- Dec 2011
I do take that into account and agree with you quite readily. As I mentioned, with "uneducated" as a contributory factor, there are multiple other factors to consider such as experience and intelligence.What you are both missing is indoctrination is not just about receiving information! It is a matter of what your brain does with the information once it is received. It is not natural to think critically. Critical thinking is a learned skill. People can get degrees in computer technology and never have a class in critical thinking.
Being extremely smart has almost nothing to do with critical thinking, nor wisdom. In fact, being a critical thinker will reduce one's ability to score high on the technological test, because critical thinking involves more thinking than memorizing facts and responding correctly on test with right or wrong answers.

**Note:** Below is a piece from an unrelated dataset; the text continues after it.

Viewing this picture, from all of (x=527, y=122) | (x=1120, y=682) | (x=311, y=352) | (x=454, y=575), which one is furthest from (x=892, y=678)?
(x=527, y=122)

Today our young are smart but lack the wisdom to use the technology available to us. There is a difference between using a cell phone and being addicted to it and having no life except the life of social media and games. This addiction is very much about preparing our young for technology but not for life and all the responsibilities that come with being an adult.
The problem with the premise of the OP, is that, historically, there have been large swaths of people that would be considered fairly well educated that have ostensibly been heavily indoctrinated into systemic political and religious schemes. Again, I am not equating indoctrination with a good or bad value.
IOW, I cannot conceive of a premise that is not contradicted by evidence with the idea of educated people being less prone to indoctrination than "uneducated" people.
To be clear though, when I say uneducated people I am talking about people who have not had a higher formal education. I do not equate uneducated with stupid.